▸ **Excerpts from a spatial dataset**
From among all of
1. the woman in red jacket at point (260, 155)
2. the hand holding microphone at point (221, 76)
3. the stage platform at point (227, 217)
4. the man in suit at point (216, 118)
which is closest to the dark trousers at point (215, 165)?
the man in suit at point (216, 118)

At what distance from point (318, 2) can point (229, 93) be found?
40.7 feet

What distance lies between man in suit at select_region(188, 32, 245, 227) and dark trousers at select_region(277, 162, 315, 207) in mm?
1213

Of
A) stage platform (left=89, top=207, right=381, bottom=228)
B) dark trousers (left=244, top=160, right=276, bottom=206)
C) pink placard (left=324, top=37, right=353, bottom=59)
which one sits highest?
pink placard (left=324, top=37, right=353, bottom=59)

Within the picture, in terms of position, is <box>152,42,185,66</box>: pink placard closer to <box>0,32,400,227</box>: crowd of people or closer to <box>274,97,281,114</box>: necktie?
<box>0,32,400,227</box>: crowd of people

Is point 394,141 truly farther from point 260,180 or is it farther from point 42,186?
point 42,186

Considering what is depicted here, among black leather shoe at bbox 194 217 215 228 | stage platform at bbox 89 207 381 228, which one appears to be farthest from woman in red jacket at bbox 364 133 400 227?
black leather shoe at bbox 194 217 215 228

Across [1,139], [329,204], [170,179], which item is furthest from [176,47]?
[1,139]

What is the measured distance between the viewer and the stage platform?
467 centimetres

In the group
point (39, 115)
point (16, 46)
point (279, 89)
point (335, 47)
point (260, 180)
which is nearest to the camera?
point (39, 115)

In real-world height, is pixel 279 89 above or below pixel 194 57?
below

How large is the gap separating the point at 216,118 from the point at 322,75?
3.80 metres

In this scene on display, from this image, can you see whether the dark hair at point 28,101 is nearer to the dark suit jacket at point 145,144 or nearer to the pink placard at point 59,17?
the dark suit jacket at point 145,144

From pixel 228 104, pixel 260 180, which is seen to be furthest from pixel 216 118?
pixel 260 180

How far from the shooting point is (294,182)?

▸ **Short task**
Write out everything from the line containing "From pixel 228" down to the last line of the items as a numbered list, omitting blank lines.

▸ **Exercise response**
1. From pixel 228 104, pixel 260 180, which is seen to be furthest from pixel 216 118?
2. pixel 260 180
3. How far from the shooting point is (294,182)?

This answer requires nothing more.